The populous central province of Henan, for instance, has about 20 times more students sitting the gaokao than Shanghai and Beijing, but admission rates for Henan’s students are only about a fifth of the rates achieved by applicants from the biggest cities.
Privileges such as these make a Beijing hukou so valuable that some employers offer it as part of their pay packages.
“At our company, hukou and salaries are taboo topics,” said Qiqi, a native of Henan who worked at a tech company in Beijing that helped her obtain a hukou in the city. “Discussing them is not allowed because these represent unequal resources and could cause dissatisfaction.”
When she did eventually post on social media about getting a Beijing hukou, men began asking her for dates “clearly because of my hukou”, she said.
Outside China’s wealthy metropolises, the benefits of hukou become more varied.
Maomao, who grew up in Urumqi, the capital of western China’s Xinjiang region, said she was lucky her mother was a civil servant at a government agency. Her family was allocated a house with a hukou that allowed her “to attend the best elementary and middle schools in Urumqi”.

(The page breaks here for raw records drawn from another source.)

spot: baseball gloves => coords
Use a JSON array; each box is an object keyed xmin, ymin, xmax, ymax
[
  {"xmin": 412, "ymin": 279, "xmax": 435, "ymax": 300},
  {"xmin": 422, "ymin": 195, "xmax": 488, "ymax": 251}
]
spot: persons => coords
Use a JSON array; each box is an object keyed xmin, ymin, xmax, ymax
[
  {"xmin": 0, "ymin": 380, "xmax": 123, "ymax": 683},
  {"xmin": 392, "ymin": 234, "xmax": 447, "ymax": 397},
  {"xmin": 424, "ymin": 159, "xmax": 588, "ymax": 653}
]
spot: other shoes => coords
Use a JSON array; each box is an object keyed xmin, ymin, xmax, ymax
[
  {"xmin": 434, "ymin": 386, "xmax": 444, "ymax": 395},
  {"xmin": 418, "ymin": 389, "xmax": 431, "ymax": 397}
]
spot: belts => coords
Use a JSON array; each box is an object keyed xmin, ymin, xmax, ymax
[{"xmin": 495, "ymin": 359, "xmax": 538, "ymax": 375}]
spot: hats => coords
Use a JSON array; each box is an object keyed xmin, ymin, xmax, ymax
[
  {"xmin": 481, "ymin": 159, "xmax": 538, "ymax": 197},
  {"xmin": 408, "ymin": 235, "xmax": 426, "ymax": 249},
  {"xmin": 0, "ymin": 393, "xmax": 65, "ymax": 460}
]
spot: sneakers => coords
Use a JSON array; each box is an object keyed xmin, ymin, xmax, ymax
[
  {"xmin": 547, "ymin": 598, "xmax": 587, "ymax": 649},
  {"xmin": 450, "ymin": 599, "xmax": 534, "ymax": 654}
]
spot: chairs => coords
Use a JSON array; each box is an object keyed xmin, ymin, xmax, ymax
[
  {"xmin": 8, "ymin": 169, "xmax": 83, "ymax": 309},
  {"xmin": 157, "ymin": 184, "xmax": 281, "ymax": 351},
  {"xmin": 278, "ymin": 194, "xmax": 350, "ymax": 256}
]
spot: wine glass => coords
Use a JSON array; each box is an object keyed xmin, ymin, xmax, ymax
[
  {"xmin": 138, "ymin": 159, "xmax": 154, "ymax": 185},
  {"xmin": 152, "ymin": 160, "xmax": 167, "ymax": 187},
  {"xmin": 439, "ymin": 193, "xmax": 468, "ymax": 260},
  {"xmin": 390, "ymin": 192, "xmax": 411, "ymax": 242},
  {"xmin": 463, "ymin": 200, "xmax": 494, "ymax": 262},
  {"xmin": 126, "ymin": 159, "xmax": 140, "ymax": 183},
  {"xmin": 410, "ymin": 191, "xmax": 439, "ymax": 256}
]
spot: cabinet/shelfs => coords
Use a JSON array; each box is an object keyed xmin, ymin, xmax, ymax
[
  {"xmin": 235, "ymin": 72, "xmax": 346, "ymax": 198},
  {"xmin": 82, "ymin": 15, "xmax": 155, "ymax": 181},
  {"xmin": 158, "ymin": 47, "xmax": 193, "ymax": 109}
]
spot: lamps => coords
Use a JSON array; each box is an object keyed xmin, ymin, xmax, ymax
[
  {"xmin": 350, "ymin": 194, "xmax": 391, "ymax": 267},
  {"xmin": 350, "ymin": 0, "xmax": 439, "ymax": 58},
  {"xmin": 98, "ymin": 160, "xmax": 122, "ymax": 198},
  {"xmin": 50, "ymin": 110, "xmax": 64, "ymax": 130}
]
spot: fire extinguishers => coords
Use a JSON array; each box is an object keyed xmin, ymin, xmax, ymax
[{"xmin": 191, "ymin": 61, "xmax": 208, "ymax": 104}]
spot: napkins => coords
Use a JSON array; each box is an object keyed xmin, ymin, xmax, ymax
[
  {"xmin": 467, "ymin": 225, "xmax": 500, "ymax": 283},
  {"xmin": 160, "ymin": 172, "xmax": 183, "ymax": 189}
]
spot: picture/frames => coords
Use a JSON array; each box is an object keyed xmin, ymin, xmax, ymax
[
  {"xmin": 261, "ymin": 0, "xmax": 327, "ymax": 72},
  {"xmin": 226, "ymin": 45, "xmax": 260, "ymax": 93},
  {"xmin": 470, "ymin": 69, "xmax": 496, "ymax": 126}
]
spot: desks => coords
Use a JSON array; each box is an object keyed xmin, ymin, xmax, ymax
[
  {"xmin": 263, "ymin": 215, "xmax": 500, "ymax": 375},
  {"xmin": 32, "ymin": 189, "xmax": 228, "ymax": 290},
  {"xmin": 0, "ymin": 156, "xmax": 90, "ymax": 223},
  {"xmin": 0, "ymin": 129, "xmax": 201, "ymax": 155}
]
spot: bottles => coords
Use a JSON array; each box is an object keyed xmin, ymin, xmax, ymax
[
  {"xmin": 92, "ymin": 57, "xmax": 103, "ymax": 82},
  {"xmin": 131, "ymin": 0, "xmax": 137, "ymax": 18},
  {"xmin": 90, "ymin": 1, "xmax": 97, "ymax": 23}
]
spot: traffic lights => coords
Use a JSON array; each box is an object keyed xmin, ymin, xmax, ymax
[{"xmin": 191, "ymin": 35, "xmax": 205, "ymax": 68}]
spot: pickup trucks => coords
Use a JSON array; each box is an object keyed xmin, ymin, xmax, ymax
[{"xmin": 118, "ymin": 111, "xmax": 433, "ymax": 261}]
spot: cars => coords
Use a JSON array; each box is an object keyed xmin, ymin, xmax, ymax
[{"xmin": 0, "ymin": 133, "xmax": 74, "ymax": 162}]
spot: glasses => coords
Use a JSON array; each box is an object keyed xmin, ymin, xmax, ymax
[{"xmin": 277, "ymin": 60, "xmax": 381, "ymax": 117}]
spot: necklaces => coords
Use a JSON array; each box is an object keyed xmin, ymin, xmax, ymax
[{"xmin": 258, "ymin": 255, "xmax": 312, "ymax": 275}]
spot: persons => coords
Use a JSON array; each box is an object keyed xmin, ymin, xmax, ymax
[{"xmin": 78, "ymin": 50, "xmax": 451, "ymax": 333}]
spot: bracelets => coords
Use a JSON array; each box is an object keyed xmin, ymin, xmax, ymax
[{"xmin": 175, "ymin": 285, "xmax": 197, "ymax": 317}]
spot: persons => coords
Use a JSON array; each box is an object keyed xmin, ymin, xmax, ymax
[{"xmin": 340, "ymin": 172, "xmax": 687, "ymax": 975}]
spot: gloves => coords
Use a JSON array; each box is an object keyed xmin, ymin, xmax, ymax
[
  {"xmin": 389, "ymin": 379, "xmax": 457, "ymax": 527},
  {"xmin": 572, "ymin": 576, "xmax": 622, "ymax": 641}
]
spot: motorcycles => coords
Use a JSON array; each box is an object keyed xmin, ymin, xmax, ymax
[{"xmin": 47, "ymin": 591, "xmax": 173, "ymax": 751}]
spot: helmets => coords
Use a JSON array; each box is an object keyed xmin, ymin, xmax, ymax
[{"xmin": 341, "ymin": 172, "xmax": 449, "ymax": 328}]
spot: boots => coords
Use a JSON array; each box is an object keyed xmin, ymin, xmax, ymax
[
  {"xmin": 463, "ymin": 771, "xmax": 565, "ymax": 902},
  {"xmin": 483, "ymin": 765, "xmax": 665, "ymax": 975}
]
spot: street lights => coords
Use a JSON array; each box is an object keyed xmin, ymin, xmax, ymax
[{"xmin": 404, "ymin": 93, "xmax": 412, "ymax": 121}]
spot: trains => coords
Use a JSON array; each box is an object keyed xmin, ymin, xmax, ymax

Even when smaller cities relax hukou requirements for low-skilled migrant workers, they often spurn the offer because they would have to give up their rural hukou, which would mean abandoning family landholdings in their villages.
Many migrant workers who rent housing are also unable to fully benefit from a city hukou, which favours property owners in the provision of services such as education.
“Getting a hukou in lower-tier cities isn’t difficult,” said Maomao, who eventually swapped her Urumqi hukou for one in Nanjing, eastern China. “Hukou is essentially a stepping stone . . . it grants access to resources like housing and education for children, but beyond that, it doesn’t mean much.”
But it remains important in China’s largest cities, argued Kim. Without a Beijing hukou, she could only buy a less desirable flat with higher management fees. Beijing’s traffic congestion rules, which favour hukou holders, forced her to pay more to own a car.
A lifetime after Mao introduced it, the hukou system has had such a profound effect on Kim’s life that she has begun to question whether she really belongs in the city of her upbringing.
“When people ask me where I’m from, I feel awkward,” she said. “I’ve grown up in Beijing, but I don’t have a Beijing hukou. Am I a Beijinger?”